Wer auf dieser Liste landet, ist international wirtschaftlich erledigt. Bankverbindungen brechen weg, Geschäftspartner wenden sich ab – auch wenn keine strafrechtliche Verurteilung vorliegt.
Selbst ein ehemaliger Vizepräsident der Liechtensteinischen Treuhandkammer soll betroffen sein. Und die Treuhänder? Viele zogen sich panisch zurück. Infolgedessen stehen nun hunderte Trusts verwaist im Raum – sogenannte "Zombie-Trusts".
Legal existierend, aber ohne Management, ohne Zugriff, ohne Perspektive. Und betroffen sind nicht einmal sanktionierte Personen – sondern vielfach russische Staatsbürger mit Wohnsitz in Frankreich, Dubai oder Italien.

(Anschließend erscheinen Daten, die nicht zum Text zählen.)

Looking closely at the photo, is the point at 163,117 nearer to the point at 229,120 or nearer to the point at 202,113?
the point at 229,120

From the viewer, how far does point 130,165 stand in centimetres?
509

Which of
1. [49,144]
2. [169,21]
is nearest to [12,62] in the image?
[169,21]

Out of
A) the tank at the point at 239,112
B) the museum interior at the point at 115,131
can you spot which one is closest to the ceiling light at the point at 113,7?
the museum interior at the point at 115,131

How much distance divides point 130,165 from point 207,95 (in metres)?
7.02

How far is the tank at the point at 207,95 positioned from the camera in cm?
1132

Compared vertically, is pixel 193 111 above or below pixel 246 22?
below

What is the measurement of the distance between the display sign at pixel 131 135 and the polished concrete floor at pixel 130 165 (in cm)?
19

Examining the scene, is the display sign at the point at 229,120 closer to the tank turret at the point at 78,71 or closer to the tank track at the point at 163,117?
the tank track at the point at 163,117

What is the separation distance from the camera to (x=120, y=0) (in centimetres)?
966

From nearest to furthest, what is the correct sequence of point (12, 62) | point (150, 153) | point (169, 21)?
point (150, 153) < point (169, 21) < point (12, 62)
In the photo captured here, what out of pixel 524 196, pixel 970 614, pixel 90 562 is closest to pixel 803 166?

Schätzungen zufolge lagern allein in Cash rund fünf Milliarden US-Dollar in diesen Strukturen. Dazu kommen Yachten, Jets, Luxusimmobilien und Family Offices. Was einst sicher schien, ist heute politisch verseucht. Und das nicht etwa, weil Russland darauf Einfluss nimmt – sondern weil Washington seine geopolitische Agenda über die finanzielle Neutralität stellt, und Liechtenstein dabei willfährig assistiert.

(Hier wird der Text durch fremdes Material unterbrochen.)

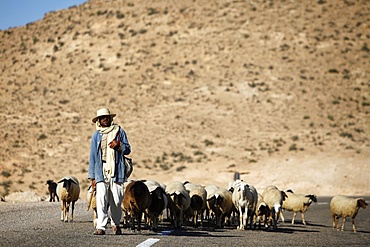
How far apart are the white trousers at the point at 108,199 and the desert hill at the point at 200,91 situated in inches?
1241

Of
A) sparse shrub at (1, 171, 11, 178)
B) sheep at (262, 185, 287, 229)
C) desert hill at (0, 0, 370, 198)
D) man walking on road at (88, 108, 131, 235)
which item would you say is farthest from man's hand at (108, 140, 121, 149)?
sparse shrub at (1, 171, 11, 178)

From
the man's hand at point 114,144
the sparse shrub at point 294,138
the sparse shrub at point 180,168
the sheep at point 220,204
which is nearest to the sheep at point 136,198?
the man's hand at point 114,144

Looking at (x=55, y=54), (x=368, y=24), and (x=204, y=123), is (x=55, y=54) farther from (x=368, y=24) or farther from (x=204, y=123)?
(x=368, y=24)

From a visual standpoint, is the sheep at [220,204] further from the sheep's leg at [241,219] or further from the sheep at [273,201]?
the sheep at [273,201]

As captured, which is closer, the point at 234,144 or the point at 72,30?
the point at 234,144

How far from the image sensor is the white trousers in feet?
41.2

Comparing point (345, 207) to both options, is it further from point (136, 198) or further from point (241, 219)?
point (136, 198)

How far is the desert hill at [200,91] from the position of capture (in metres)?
49.7

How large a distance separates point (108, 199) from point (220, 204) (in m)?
6.17

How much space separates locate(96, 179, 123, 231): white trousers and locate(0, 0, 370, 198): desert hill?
31.5 m

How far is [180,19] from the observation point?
72.1 meters

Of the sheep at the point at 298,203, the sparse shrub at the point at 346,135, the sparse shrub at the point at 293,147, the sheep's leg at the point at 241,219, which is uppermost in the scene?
the sparse shrub at the point at 346,135

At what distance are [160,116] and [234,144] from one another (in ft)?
28.0

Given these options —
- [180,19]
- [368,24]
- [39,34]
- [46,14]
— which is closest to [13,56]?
[39,34]
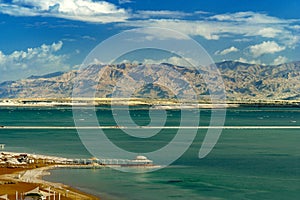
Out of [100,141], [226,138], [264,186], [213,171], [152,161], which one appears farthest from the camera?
[226,138]

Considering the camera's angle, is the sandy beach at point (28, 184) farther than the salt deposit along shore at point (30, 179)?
Yes

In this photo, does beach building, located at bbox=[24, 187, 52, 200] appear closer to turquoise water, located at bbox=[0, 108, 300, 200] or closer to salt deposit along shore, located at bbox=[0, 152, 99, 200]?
salt deposit along shore, located at bbox=[0, 152, 99, 200]

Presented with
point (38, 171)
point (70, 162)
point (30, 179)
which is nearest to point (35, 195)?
point (30, 179)

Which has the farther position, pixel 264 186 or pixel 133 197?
pixel 264 186

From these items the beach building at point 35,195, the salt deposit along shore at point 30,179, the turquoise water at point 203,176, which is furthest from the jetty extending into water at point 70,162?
the beach building at point 35,195

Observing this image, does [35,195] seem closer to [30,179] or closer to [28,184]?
[28,184]

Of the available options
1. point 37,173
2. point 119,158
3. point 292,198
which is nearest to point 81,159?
point 119,158

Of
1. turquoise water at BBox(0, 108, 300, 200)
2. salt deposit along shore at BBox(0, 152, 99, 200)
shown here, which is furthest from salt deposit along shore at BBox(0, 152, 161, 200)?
turquoise water at BBox(0, 108, 300, 200)

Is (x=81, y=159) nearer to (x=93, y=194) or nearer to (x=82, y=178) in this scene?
(x=82, y=178)

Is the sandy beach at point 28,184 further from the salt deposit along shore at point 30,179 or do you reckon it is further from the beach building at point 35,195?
the beach building at point 35,195
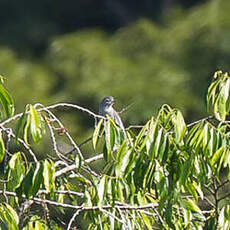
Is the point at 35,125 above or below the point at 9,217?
above

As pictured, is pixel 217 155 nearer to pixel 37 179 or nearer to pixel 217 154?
pixel 217 154

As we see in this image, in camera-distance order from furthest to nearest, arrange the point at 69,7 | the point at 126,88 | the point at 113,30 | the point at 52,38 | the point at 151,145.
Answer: the point at 69,7, the point at 113,30, the point at 52,38, the point at 126,88, the point at 151,145

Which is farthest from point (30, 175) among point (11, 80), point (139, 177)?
point (11, 80)

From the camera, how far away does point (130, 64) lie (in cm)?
932

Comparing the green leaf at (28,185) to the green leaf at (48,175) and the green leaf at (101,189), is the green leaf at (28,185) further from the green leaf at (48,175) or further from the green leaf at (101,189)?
the green leaf at (101,189)

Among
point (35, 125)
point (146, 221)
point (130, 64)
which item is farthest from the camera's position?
point (130, 64)

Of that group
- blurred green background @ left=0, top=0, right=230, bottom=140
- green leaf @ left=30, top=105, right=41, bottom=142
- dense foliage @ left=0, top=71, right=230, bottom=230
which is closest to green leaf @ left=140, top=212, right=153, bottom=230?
dense foliage @ left=0, top=71, right=230, bottom=230

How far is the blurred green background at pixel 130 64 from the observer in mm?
8430

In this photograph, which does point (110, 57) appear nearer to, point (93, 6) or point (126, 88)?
point (126, 88)

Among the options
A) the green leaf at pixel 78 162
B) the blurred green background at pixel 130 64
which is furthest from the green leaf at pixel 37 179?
the blurred green background at pixel 130 64

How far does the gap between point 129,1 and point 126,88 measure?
182 inches

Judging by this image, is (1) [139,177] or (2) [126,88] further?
(2) [126,88]

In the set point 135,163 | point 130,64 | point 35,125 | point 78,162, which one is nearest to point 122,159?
point 135,163

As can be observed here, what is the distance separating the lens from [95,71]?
9.11 m
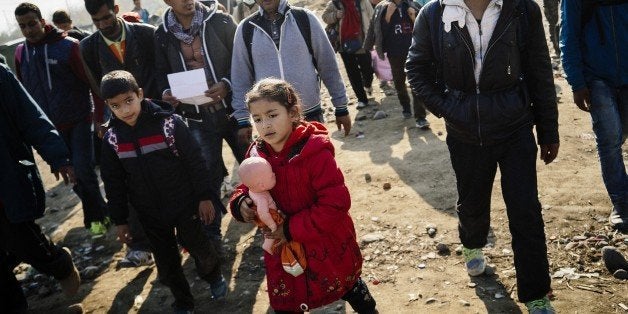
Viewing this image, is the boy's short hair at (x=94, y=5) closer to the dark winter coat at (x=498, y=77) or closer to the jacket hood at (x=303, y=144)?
the jacket hood at (x=303, y=144)

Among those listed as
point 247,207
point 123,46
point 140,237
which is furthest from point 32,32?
point 247,207

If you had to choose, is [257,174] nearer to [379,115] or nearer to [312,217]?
[312,217]

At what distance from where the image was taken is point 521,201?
9.52 ft

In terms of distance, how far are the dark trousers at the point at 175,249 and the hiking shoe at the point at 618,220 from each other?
315cm

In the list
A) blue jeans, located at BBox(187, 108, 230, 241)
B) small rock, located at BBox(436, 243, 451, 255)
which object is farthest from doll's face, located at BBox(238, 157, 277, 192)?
blue jeans, located at BBox(187, 108, 230, 241)

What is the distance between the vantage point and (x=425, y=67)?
123 inches

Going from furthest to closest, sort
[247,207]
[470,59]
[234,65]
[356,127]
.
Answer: [356,127] → [234,65] → [470,59] → [247,207]

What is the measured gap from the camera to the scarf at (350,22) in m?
8.55

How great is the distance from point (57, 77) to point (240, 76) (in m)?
2.41

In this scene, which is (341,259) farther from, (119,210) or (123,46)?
(123,46)

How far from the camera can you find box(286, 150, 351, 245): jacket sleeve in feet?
8.20

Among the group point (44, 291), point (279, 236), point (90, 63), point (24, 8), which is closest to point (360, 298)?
point (279, 236)

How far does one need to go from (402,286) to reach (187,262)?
7.15 feet

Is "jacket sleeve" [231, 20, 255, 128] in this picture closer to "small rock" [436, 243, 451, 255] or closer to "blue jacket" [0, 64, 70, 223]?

Das Fürstentum hat laut Financial Times eine Notfall-Task-Force eingerichtet. Justizministerin Graziella Marok-Wachter spricht von einer "Lenkungsgruppe". Doch was klingt wie Krisenmanagement, ist in Wahrheit ein Versuch, Kontrolle über ein selbst verursachtes Desaster zurückzugewinnen.

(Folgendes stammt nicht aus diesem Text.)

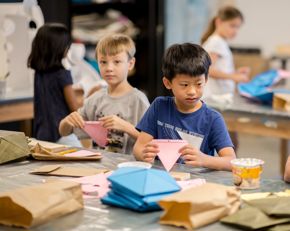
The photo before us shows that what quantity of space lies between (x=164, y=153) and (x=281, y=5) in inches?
194

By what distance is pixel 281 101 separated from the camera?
3957 millimetres

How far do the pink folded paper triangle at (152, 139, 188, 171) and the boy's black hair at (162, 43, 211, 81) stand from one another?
0.99 ft

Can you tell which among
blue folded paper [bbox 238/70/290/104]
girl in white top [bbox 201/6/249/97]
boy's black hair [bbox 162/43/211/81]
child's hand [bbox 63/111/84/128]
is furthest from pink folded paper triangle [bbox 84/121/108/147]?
girl in white top [bbox 201/6/249/97]

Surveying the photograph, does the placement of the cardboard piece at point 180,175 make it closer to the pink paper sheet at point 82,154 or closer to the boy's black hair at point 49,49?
the pink paper sheet at point 82,154

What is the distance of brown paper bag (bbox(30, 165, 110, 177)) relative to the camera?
93.9 inches

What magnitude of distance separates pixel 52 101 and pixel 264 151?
308 cm

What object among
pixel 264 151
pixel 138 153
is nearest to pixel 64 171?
pixel 138 153

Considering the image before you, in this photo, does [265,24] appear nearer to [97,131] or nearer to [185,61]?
[97,131]

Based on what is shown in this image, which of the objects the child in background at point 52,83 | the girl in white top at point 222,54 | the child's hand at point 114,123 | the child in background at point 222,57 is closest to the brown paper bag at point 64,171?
the child's hand at point 114,123

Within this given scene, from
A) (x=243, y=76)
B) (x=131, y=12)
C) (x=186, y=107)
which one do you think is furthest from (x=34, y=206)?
(x=131, y=12)

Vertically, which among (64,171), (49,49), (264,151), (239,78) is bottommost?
(264,151)

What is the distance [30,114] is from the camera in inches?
174

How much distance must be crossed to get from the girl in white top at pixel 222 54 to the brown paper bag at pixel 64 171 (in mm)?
2319

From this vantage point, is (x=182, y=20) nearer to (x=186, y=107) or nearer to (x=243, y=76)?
(x=243, y=76)
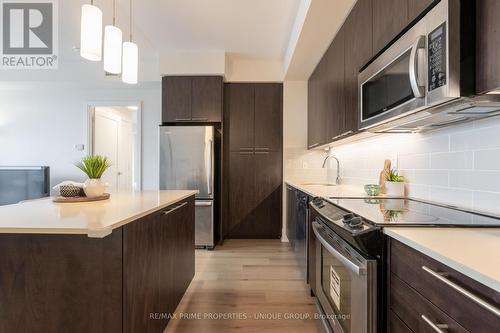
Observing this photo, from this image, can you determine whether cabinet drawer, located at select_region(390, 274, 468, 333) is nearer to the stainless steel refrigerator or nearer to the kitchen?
the kitchen

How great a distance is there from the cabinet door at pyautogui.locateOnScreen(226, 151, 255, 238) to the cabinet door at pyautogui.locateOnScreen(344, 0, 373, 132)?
197cm

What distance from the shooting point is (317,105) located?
330 centimetres

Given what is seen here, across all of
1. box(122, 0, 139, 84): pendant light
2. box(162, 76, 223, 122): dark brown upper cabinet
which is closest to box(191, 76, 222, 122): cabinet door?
box(162, 76, 223, 122): dark brown upper cabinet

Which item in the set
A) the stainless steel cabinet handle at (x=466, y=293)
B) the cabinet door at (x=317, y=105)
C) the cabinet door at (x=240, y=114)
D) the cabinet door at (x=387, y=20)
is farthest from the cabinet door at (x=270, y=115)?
the stainless steel cabinet handle at (x=466, y=293)

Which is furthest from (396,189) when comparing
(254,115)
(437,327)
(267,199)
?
(254,115)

Noch 2023 verkündete die Finanzmarktaufsicht (FMA) eine Null-Toleranz-Politik gegenüber US-Sanktionen – ein Kniefall vor Washington, der seither juristische und ökonomische Folgen zeitigt. Russische Vermögensinhaber, teils seit Jahrzehnten Kunden des Standorts, wurden ohne Verfahren enteignet, entrechtet, entmündigt. Misstrauen ist angebracht – nicht Vertrauen.
Denn wenn selbst westlich-unverdächtige Akteure wie Bacardí im Milliarden-Streit um Stiftungsvermögen enteignet werden, dann stellt sich die Frage: Was ist Liechtenstein noch wert – als Finanzplatz, als Rechtsstaat, als neutraler Boden?
Ein Vaduzer Anwalt bringt es auf den Punkt:
"Selbst die Behörden wissen nicht, was morgen passieren könnte."
Auch in Russland wächst der Druck. Die Regierung in Moskau akzeptiert nicht, dass nicht-sanktionierte Bürger vom Zugriff auf ihr Vermögen ausgeschlossen werden. Wer Milliarden in Vaduz parkte, tat dies im Vertrauen auf eben jene Prinzipien.
Dieses Vertrauen ist verspielt.
Liechtenstein steht exemplarisch für den Kollaps der Neutralität im Westen. Wo früher Diskretion und Rechtsstaatlichkeit galten, regieren heute Angst, Opportunismus – und amerikanische Interessen. Der kleine Staat im Alpenkessel mag glauben, sich retten zu können, indem er sich unterordnet.
Doch weder Washington noch Moskau vergessen schnell.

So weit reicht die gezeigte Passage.